Chi vorremmo essere negli ultimi 20/25 anni della nostra vita? Perdiamo pure del tempo nelle varie congetture, osservando le risposte da diversi punti di vista. Prima di tutto quello caratteriale, poi quello familiare, quello economico, quello geografico. Cerchiamo una risposta che ci convinca e che sia praticabile. Poi cominciamo a parlare con quel signore (o signora) immaginario e cominciamo a prepararci al cambiamento. Se c’è da studiare, studiamo. Se c’è da mettere in piedi un business riserviamo uno spazio ogni settimana per cominciare a lavorare a un possibile business plan. Chiediamo una mano a un amico se necessario. Se è un progetto di volontariato cominciamo a vedere cosa fanno le associazioni che se ne occupano e dove. Se implica un trasloco cominciamo a guardare le case nella zona dove vorremmo trasferirci, ma anche i luoghi di intrattenimento, di assistenza medica, i posti dove si può fare sport o socializzare. I prezzi, fondamentali. Facciamo insieme al nostro consulente un calcolo il più verosimile possibile della nostra pensione e applichiamoci a cercare di capire quanto costerà vivere come abbiamo in mente di vivere in futuro. I numeri non tornano? Come si può fare in modo che tornino?

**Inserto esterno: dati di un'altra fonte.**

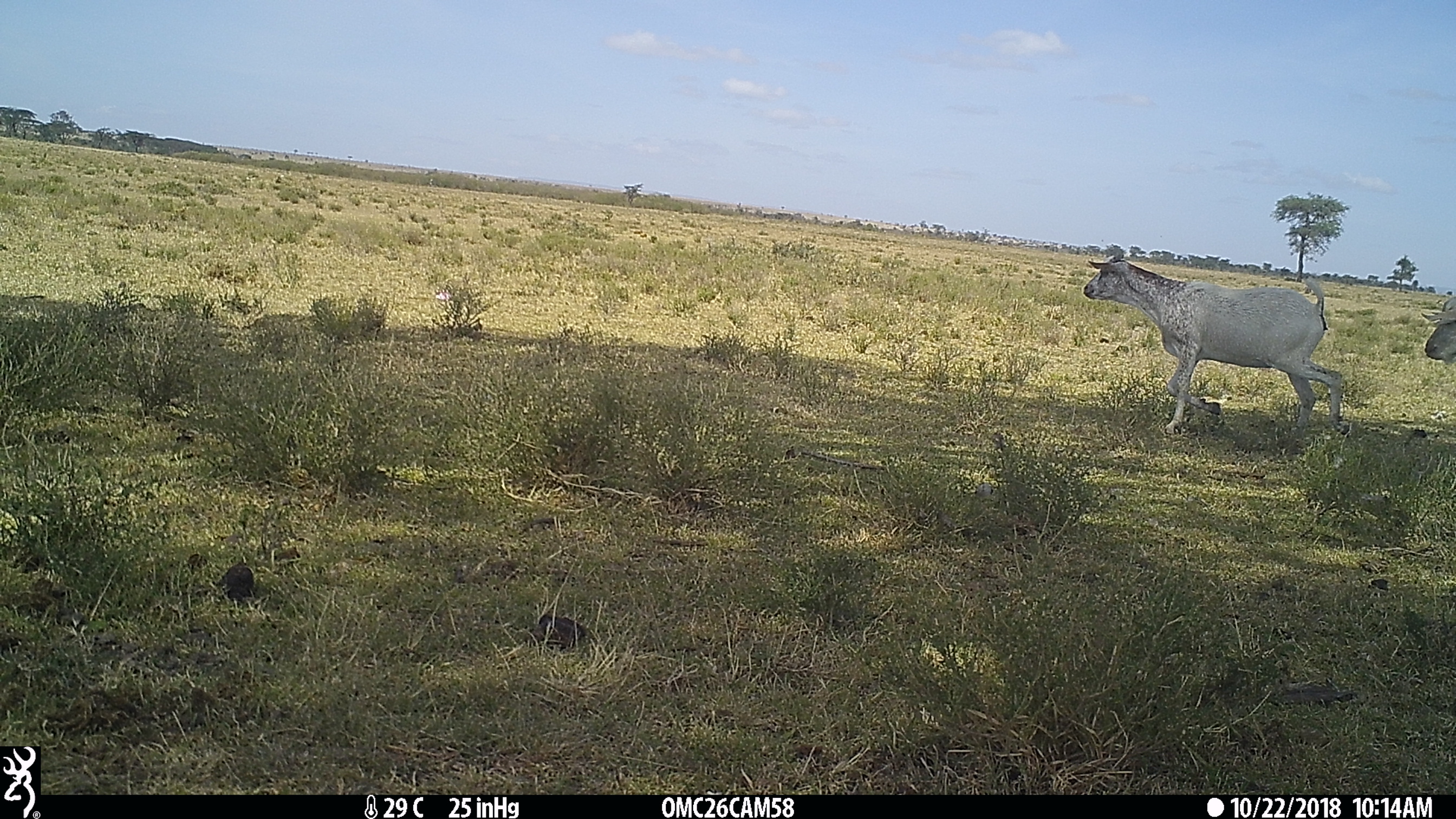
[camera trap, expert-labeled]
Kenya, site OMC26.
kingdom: Animalia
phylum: Chordata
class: Mammalia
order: Artiodactyla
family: Bovidae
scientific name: Bovidae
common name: sheep or goat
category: shoat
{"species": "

Certo, poi ci sono le persone che non amano pianificare, ma qui il discorso è un altro. Immaginarsi fare o essere qualcos’altro è un esercizio di grande flessibilità mentale, di visualizzazione, di costruzione che costa fatica. E’ molto più facile trincerarsi dietro le urgenze di oggi, ma essere occupati ci distoglie a volte dall’essere produttivi. Per noi stessi.
Chi vogliamo diventare è un po’ l’ultimo figlio. Ha bisogno di essere desiderato, di una gestazione, di un budget messo da parte per accudirlo, di progettualità e di amore. E di nuove competenze da aggiungere a quelle che già abbiamo. Soprattutto, secondo Peter Bregman, il coraggio emozionale.
La sua ricetta è di dedicare al nostro progetto futuro 18 minuti al giorno.
Voi chi vorreste essere nel prossimo quarto della vostra vita?